Return each line of the data below exactly, omitting any pictures.

--- Available data Enclosed Below ---

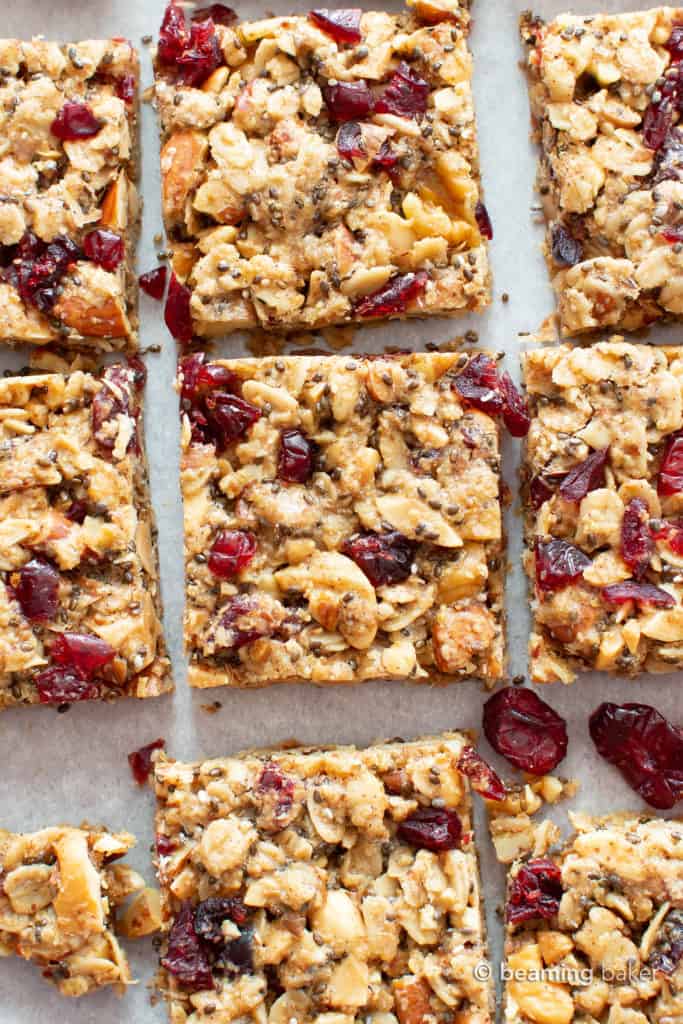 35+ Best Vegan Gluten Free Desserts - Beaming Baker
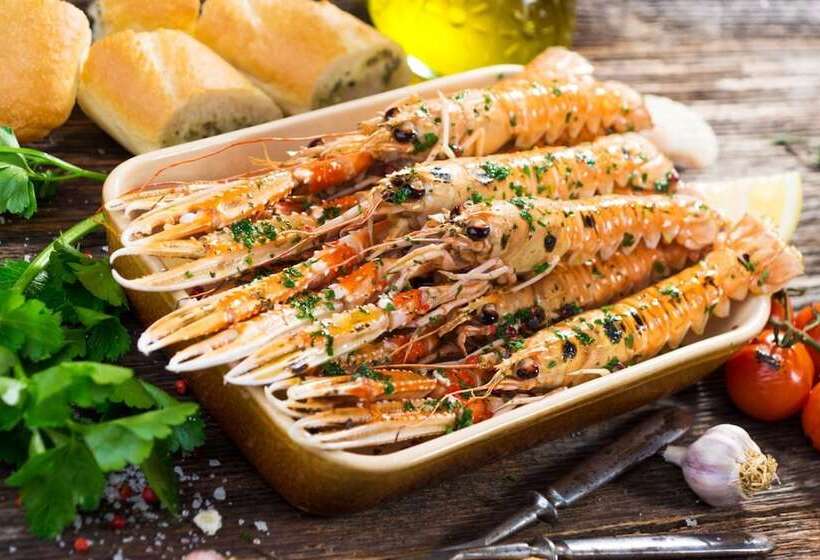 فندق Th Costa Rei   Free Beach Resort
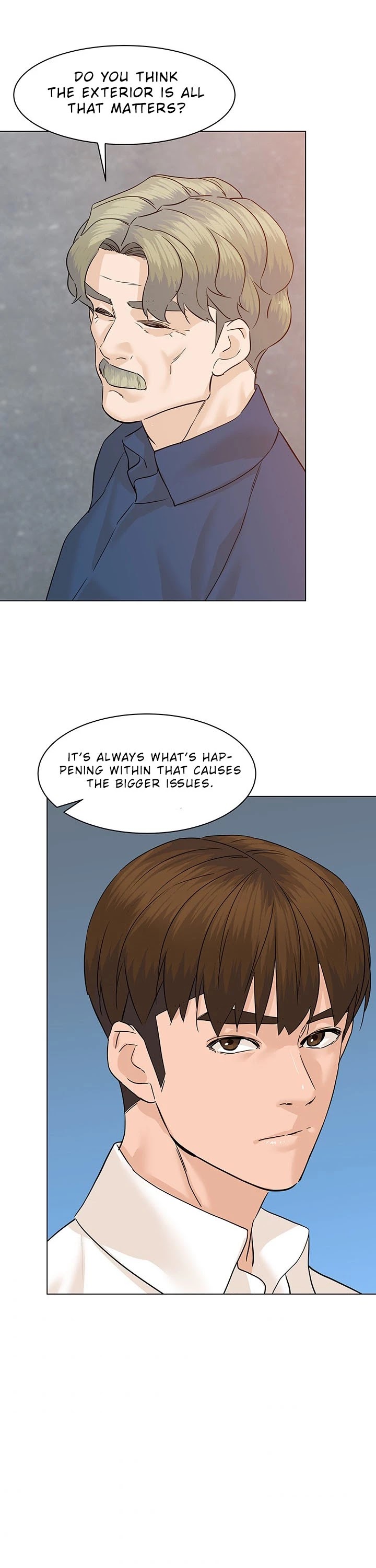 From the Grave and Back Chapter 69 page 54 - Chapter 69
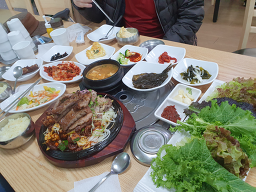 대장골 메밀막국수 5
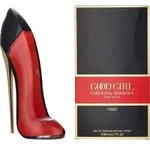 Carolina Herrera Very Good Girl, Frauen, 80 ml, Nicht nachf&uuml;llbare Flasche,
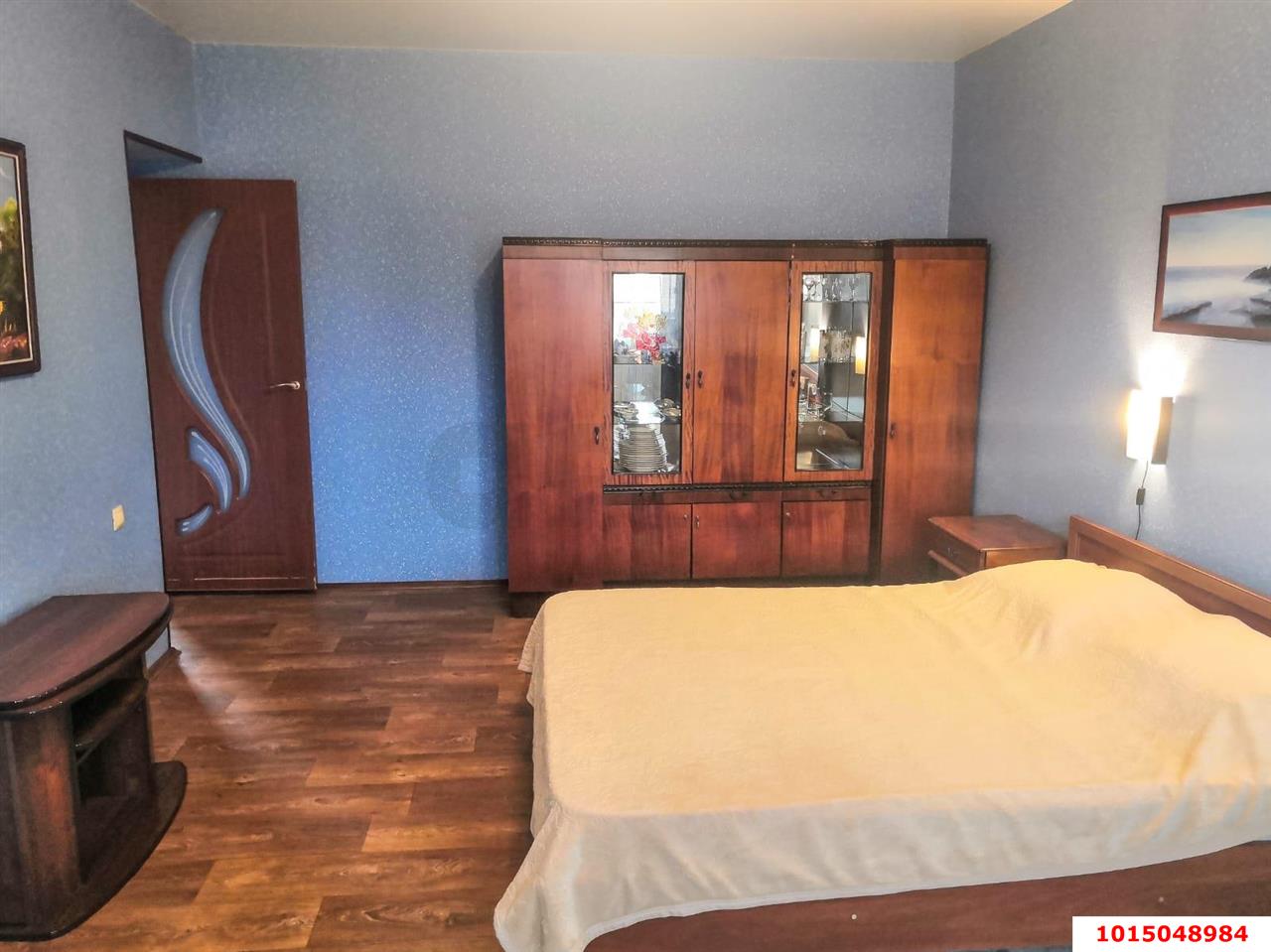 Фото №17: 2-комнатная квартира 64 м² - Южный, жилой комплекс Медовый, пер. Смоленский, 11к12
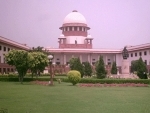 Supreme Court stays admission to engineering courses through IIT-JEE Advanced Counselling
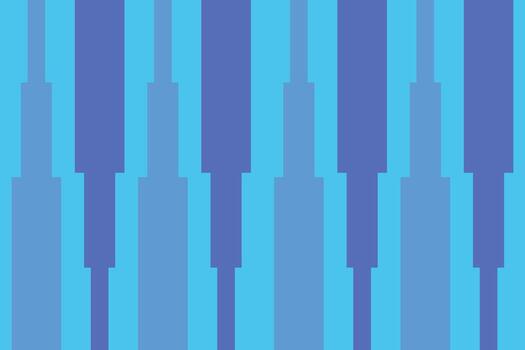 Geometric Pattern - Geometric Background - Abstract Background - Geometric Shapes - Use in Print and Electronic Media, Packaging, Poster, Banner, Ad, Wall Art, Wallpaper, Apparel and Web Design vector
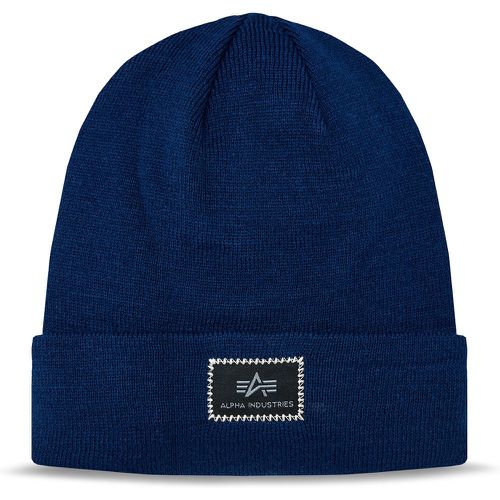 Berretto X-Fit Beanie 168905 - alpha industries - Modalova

--- End of Enclosed Available data ---

(Exercise result):
 35+ Best Vegan Gluten Free Desserts - Beaming Baker
 فندق Th Costa Rei   Free Beach Resort
 From the Grave and Back Chapter 69 page 54 - Chapter 69
 대장골 메밀막국수 5
 Carolina Herrera Very Good Girl, Frauen, 80 ml, Nicht nachf&uuml;llbare Flasche,
 Фото №17: 2-комнатная квартира 64 м² - Южный, жилой комплекс Медовый, пер. Смоленский, 11к12
 Supreme Court stays admission to engineering courses through IIT-JEE Advanced Counselling
 Geometric Pattern - Geometric Background - Abstract Background - Geometric Shapes - Use in Print and Electronic Media, Packaging, Poster, Banner, Ad, Wall Art, Wallpaper, Apparel and Web Design vector
 Berretto X-Fit Beanie 168905 - alpha industries - Modalova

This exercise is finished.